- Objectif 1
D'après l'extrait source, à partir de quoi Pierre-Alain Leleu a-t-il façonné son état des lieux de l'aristocratie du XVIIIe siècle ?
- Objectif 2
Résumez l'extrait source en deux phrases.

- Extrait source
/---

D.A.F, Marquis de Sade – Ciné 13 Théâtre
Embastillé au sens fort puisque détenu dans la plus célèbre prison du Royaume de France, Donatien Alphonse François de Sade vitupère contre son garde, exigeant un confort auquel son titre de noblesse et sa fortune l’ont habitué et finit par déverser aux faces successives du geôlier, d’une femme et d’un prêtre sa célèbre vision de la vie, de l’amour, de l’humanité. Faisant depuis toujours la nique aux conventions de tous genres, prenant un plaisir démoniaque à bousculer le protocole qu’il aime tant se carrer là où le proctologue pourrait aller l’y quérir, il développe, avec force figures de styles et amples phrases, ce qui deviendra la pratique portant son nom, le fameux sadisme. Malade, souffreteux et même en proie à une forme de délire, il n’en a pas moins la langue bien pendue et la dialectique en parfaite osmose avec ses idées… Le libertin sous les scellés reste libre dans sa tête…
Enrobant ses salacités sous une saillie de métaphores, décortiquant de manière couillue ses fantasmes à grands coups de descriptions on ne peut plus explicites, le texte, d’une sidérante beauté et d’une infinie élégance, oxymore à lui tout seul jouant autant de style pur que de crudité directe, constitue l’atout maître de ce spectacle par bien des points diablement jouissif. Pierre-Alain Leleu, à partir des écrits du noble marquis, a façonné un état des lieux de l’aristocratie du XVIIIème dans laquelle ce dandy avant l’heure se plût tant à jouer les trouble-fêtes. Une fête, souvent en dessous de la ceinture, sur laquelle ses contemporains ne rechignaient guère mais qu’ils masquaient hypocritement d’une « pudibondieuserie » bien peu sadienne.

\---

- Données extraites
/---

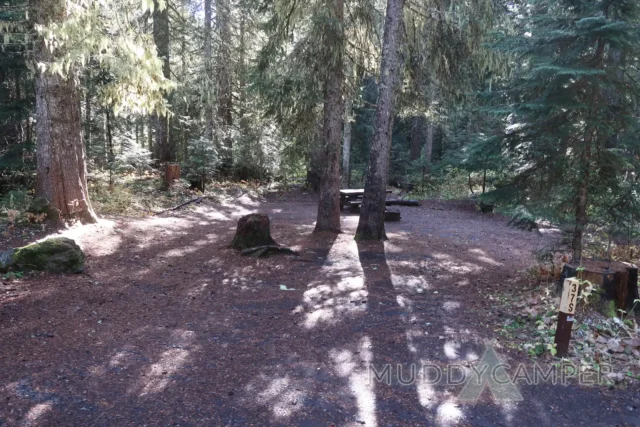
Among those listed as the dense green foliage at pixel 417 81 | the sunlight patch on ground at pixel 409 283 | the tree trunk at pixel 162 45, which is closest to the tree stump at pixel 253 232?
the dense green foliage at pixel 417 81

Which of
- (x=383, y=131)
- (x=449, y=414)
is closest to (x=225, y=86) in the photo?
(x=383, y=131)

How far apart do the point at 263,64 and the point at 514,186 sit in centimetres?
664

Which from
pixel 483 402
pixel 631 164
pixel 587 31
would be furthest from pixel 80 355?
pixel 631 164

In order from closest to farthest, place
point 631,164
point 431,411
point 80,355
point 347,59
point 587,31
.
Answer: point 431,411 → point 80,355 → point 587,31 → point 631,164 → point 347,59

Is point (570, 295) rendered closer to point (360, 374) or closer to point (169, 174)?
point (360, 374)

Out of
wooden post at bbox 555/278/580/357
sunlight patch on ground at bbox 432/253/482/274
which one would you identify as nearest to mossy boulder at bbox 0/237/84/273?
sunlight patch on ground at bbox 432/253/482/274

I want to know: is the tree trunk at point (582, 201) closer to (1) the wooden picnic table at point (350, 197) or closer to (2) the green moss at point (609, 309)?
(2) the green moss at point (609, 309)

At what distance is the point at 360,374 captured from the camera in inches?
165

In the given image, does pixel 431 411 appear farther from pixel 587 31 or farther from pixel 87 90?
pixel 87 90

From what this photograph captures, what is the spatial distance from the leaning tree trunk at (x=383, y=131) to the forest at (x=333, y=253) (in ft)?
0.15

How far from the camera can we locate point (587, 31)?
5.68 metres

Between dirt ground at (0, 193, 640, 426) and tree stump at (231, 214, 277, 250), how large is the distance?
426 mm

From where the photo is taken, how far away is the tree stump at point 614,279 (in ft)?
18.0

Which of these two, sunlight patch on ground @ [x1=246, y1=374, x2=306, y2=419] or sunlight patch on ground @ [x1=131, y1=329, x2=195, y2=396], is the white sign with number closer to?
sunlight patch on ground @ [x1=246, y1=374, x2=306, y2=419]
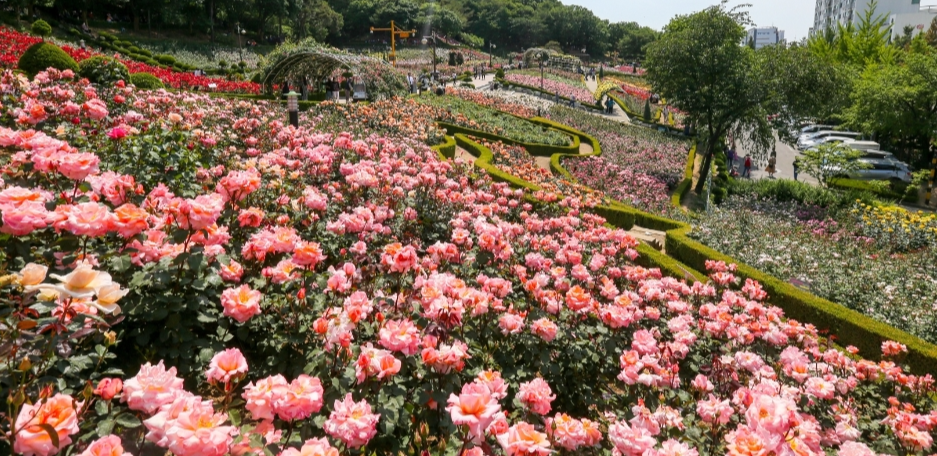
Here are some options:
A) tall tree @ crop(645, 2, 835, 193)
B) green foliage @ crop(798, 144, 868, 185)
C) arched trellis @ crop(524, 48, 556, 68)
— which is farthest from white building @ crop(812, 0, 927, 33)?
tall tree @ crop(645, 2, 835, 193)

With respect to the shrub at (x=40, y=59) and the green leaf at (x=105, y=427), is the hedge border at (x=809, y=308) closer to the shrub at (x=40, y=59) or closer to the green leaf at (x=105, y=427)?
the green leaf at (x=105, y=427)

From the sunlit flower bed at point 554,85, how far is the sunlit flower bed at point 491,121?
67.7 ft

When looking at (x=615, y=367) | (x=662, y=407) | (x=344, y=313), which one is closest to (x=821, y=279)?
(x=615, y=367)

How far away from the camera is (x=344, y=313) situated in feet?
8.04

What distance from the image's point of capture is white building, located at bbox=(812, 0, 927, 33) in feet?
263

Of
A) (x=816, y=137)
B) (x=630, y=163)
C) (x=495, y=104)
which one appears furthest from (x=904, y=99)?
(x=495, y=104)

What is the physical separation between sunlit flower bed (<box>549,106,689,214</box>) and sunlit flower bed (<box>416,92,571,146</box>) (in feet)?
7.82

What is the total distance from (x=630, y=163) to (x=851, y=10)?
9553cm

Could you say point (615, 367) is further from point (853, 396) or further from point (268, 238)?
point (268, 238)

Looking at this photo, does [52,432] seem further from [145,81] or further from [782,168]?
[782,168]

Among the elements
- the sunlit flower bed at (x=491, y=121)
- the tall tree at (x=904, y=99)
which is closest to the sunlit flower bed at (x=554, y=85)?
the sunlit flower bed at (x=491, y=121)

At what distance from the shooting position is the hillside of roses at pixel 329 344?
1.76 m

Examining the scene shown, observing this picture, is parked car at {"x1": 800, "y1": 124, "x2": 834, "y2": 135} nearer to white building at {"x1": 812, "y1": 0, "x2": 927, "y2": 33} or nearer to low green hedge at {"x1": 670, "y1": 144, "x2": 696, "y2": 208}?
low green hedge at {"x1": 670, "y1": 144, "x2": 696, "y2": 208}

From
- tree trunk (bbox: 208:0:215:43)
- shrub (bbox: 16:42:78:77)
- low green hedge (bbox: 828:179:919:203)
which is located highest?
tree trunk (bbox: 208:0:215:43)
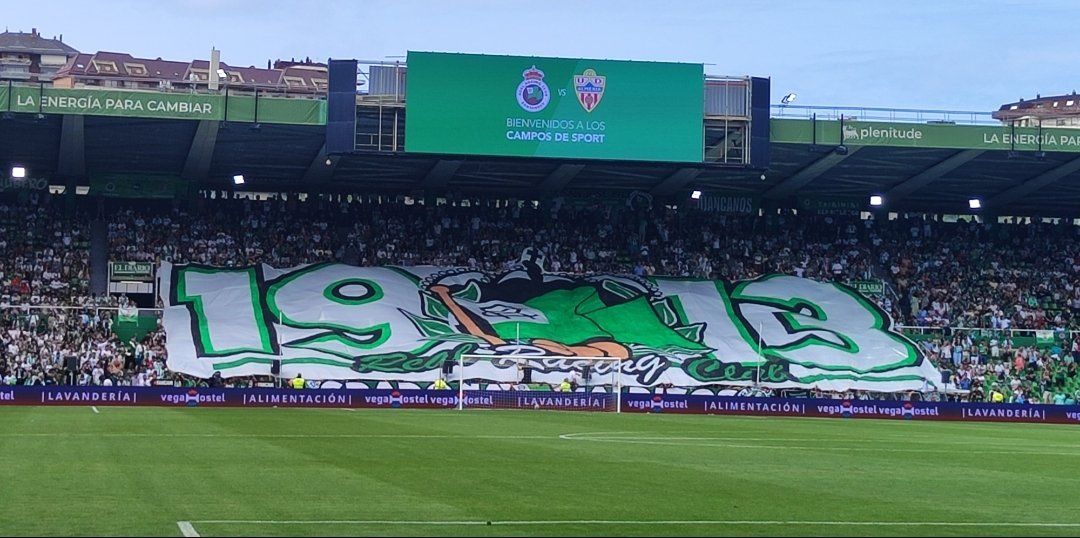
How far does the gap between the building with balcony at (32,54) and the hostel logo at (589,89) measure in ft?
323

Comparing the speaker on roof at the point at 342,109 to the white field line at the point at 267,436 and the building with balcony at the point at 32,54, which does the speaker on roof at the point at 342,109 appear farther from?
the building with balcony at the point at 32,54

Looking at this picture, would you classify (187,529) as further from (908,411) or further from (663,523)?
(908,411)

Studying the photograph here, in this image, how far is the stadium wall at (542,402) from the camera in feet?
185

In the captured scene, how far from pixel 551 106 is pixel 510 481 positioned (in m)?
44.5

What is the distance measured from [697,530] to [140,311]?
172ft

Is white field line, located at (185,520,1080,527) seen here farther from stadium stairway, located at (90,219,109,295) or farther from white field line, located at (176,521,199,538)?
stadium stairway, located at (90,219,109,295)

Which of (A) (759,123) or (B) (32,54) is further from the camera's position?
(B) (32,54)

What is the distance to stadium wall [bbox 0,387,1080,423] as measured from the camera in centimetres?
5628

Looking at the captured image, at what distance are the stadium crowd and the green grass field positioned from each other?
2883 centimetres

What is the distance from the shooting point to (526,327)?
68.4 meters

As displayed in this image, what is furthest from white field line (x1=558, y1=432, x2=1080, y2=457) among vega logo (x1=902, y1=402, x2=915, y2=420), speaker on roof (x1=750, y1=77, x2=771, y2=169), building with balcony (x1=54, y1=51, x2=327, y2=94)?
building with balcony (x1=54, y1=51, x2=327, y2=94)

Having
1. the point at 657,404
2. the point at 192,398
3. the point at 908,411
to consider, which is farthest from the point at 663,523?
the point at 908,411

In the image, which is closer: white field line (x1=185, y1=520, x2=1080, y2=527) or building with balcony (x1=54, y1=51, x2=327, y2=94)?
white field line (x1=185, y1=520, x2=1080, y2=527)

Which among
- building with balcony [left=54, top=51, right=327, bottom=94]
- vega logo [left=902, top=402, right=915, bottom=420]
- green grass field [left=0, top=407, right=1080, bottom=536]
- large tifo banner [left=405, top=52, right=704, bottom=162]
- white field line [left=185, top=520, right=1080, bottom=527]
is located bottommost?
vega logo [left=902, top=402, right=915, bottom=420]
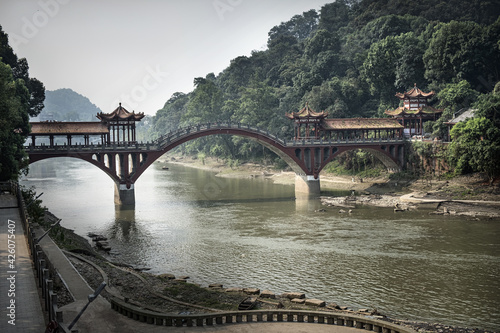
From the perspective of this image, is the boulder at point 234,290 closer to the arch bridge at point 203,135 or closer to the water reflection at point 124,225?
the water reflection at point 124,225

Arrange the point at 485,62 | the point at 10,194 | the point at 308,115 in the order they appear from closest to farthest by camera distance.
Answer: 1. the point at 10,194
2. the point at 308,115
3. the point at 485,62

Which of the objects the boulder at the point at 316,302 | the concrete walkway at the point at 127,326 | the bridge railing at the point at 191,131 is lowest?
the boulder at the point at 316,302

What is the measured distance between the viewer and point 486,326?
2317 cm

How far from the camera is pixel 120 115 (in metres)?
57.9

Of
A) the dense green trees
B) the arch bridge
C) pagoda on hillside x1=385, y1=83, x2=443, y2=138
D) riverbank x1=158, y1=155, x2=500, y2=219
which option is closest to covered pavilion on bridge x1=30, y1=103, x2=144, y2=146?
the arch bridge

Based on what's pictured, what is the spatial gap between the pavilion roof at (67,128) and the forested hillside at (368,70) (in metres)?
38.9

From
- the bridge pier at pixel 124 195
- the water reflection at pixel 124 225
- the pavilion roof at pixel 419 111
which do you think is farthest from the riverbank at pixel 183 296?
the pavilion roof at pixel 419 111

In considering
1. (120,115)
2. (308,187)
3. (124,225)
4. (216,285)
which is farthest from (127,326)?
(308,187)

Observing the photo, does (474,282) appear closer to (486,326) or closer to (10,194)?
(486,326)

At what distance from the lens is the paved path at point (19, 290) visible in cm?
1562

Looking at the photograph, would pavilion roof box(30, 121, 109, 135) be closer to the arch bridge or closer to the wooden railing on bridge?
the arch bridge

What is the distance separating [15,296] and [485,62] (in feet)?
247

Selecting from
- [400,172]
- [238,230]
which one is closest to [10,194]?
[238,230]

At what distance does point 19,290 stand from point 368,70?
78.7 meters
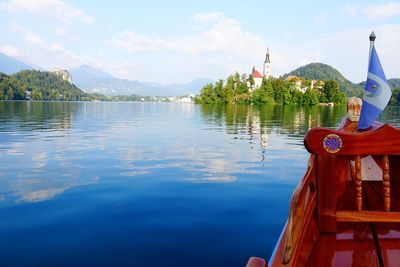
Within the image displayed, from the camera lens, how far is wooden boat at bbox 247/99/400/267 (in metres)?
2.59

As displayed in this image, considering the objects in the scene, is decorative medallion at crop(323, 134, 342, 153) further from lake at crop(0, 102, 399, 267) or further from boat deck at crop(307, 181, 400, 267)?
lake at crop(0, 102, 399, 267)

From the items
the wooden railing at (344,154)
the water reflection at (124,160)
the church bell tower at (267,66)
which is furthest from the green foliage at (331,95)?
the wooden railing at (344,154)

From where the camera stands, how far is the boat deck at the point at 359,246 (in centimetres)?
278

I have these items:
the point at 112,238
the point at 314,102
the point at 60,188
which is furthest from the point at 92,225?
the point at 314,102

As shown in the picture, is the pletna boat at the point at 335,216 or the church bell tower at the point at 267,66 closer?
the pletna boat at the point at 335,216

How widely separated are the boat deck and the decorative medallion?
0.93m

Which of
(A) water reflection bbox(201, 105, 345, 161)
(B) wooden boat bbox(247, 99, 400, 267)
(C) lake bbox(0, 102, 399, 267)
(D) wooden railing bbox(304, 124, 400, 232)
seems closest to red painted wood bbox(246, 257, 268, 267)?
(B) wooden boat bbox(247, 99, 400, 267)

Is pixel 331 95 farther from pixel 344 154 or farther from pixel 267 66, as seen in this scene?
pixel 344 154

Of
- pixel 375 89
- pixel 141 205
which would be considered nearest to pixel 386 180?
pixel 375 89

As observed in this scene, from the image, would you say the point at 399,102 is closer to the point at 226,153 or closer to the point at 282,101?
the point at 282,101

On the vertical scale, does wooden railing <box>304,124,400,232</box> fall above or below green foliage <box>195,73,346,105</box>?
below

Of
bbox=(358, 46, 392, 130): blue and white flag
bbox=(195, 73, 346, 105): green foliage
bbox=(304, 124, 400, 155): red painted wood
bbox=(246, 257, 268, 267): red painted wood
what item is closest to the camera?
bbox=(304, 124, 400, 155): red painted wood

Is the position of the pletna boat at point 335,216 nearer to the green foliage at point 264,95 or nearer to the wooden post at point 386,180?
the wooden post at point 386,180

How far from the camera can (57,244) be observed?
614 cm
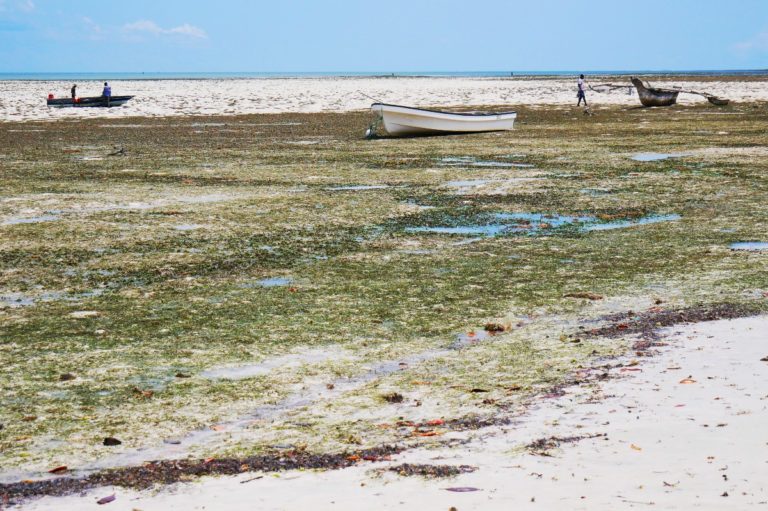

\---

- Réponse complète 1
À partir des écrits du marquis de Sade.

- Réponse complète 2
Détenu dans la plus célèbre prison du Royaume de France, Sade, malade mais éloquent, expose au geôlier, à une femme et à un prêtre sa vision de la vie, de l'amour et de l'humanité, ce qui deviendra le sadisme. Tiré de ses écrits par Pierre-Alain Leleu, le texte du spectacle, à la fois élégant et cru, en constitue l'atout maître et dresse un état des lieux de l'aristocratie du XVIIIe siècle.